A start-up company has emerged from Johns Hopkins University with a product that processes millions of data points in real time and turns them into 3-D graphics.

A US start up has developed a new software product that processes millions of data points recorded from airborne and ground-based devices in real time and turns them into lifelike 3D graphics. The graphics can be processed using standard personal computers, saving hours of time and millions in budgets for civilian and government users.

Researchers at the Applied Physics Laboratory at the Johns Hopkins University originally developed the so called QT Viewer software for a defence project that involved collecting data using airborne lidar surveys – a process that uses laser light pulses – and then producing 3D images of the ground. And they have now formed start-up Applied Imagery to commercialise the product.

The challenge in developing the software was to find a way to process huge amounts of data without crashing the user’s computer. APL physicist Michael Roth says, “They really needed a multimillion-dollar supercomputer to process the data from many millions of light pulses, and that wasn’t an option.”

Roth and APL software engineer Kevin Murphy brainstormed ideas, starting with the 3-D video cards used by the video game industry to produce lifelike animation. “We took what video cards were good at and then built what we needed around that,” Murphy says. They created a series of algorithms to manage huge amounts of information based on the “quad trees” data-storage and retrieval method (hence the software’s name: QT Viewer) that proved effective for processing digital topographic and feature data.

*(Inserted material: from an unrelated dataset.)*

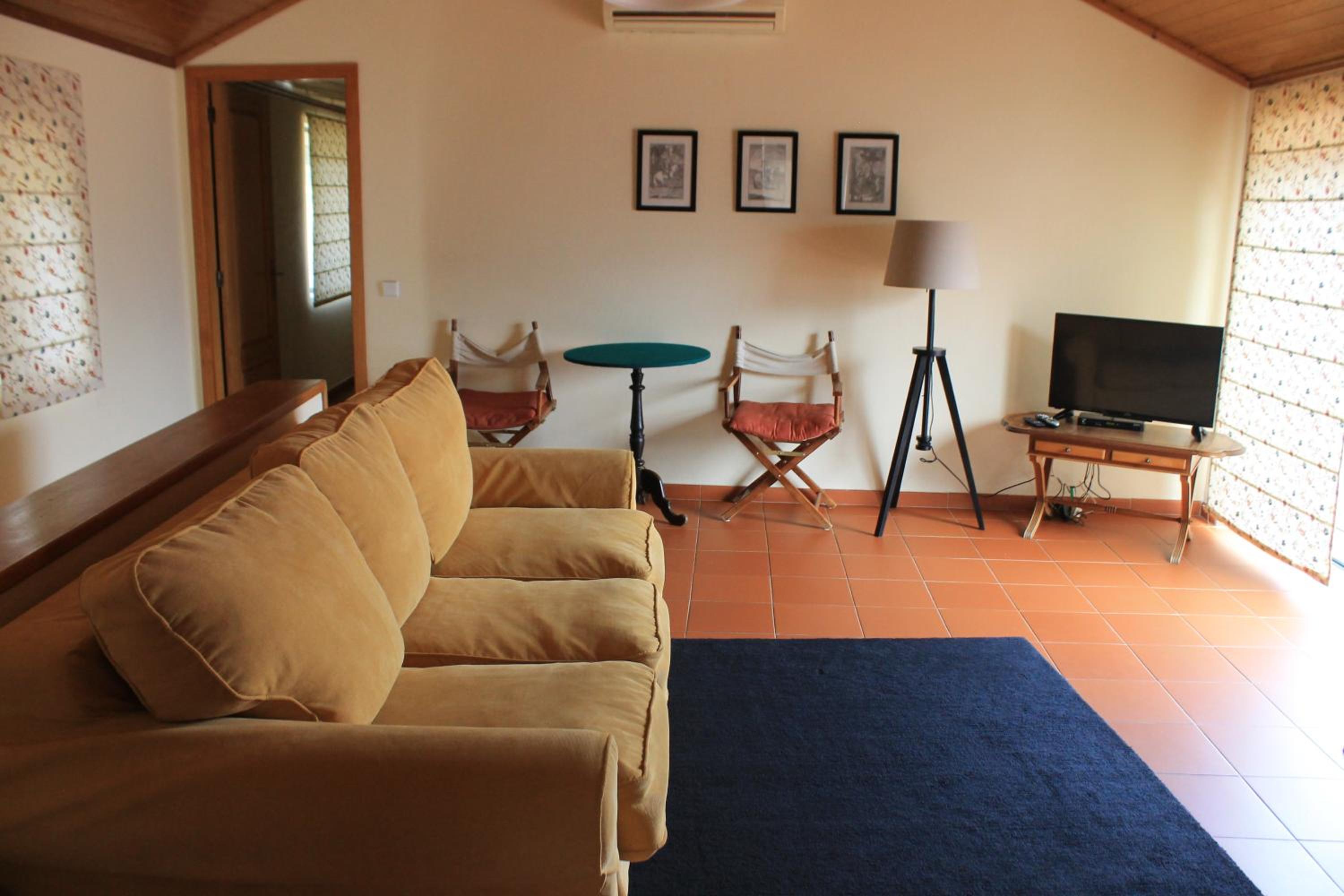 Family Apartment - Photo 8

They discovered that they could process lidar data in real time with QT Viewer, giving them the pictures they needed immediately and in a virtual reality interactive format that provided options: a panoramic view; and the ability to zoom in on and around natural landforms and structures, or study the terrain through a line-of-sight vantage point.

Depending on what a user needs, the software can provide a high-resolution, real-time display of an area, such as the entire city of Washington, DC, with data samples every 18 inches, or concentrate on a smaller area using a laser snapshot with samples every four inches. The user can even drop a “person” into the middle of a scene and ask the system to reveal what the person can see from any vantage point.

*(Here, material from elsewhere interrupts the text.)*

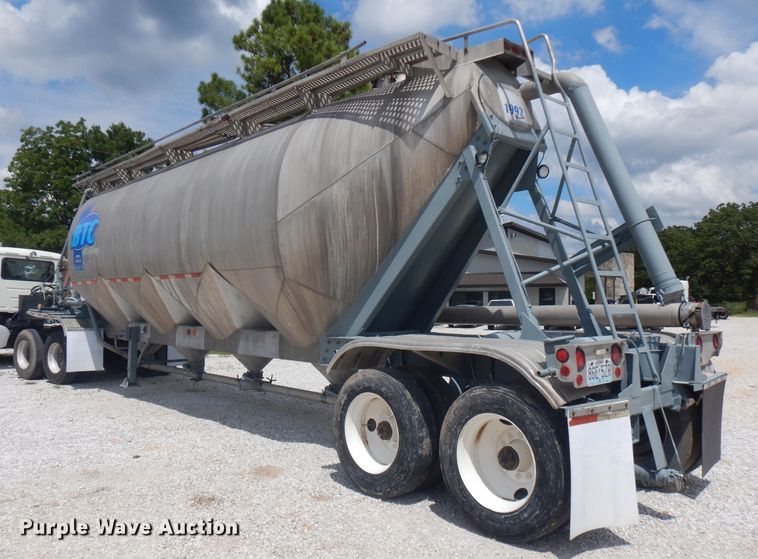 image for item FN9304 1984 Fruehauf pneumatic dry bulk trailer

The QT Viewer itself can manipulate models of up to two gigabytes (depending upon hardware available) in real time that have been converted to one of its native formats, as well as importing raw height field data (ordered lists of floating point altitudes), GEOTIFF DEMs, and NIMA DTEDs. It can also generate models from raw ASCII XYZ data (with or without intensity) and create and display either gridded and triangulated surface models or ungridded point cloud models.

The QT Viewer also includes other data manipulation features such as visually cutting/cropping data, overlaying photo imagery, performing mensuration, and generating line-of-sight or shadow maps. It can very quickly generate gridded surface models from raw XYZ data (approximately 60 million points in 10 minutes on a 2.4 GHz Pentium IV with 1GB memory).

The target platform is a mid-to-high range Windows desktop or laptop with a mid-to-high end consumer level 3-D video card.

The QT Viewer is currently the primary XYZ data processing tool of the US Army Rapid Terrain Visualisation program, and is available for license from the APL Office of Technology Transfer.

Applied Imagery has also created two new software packages: QT Reader, for the “casual” user; and QT Modeler, designed for those who want to create new data file models.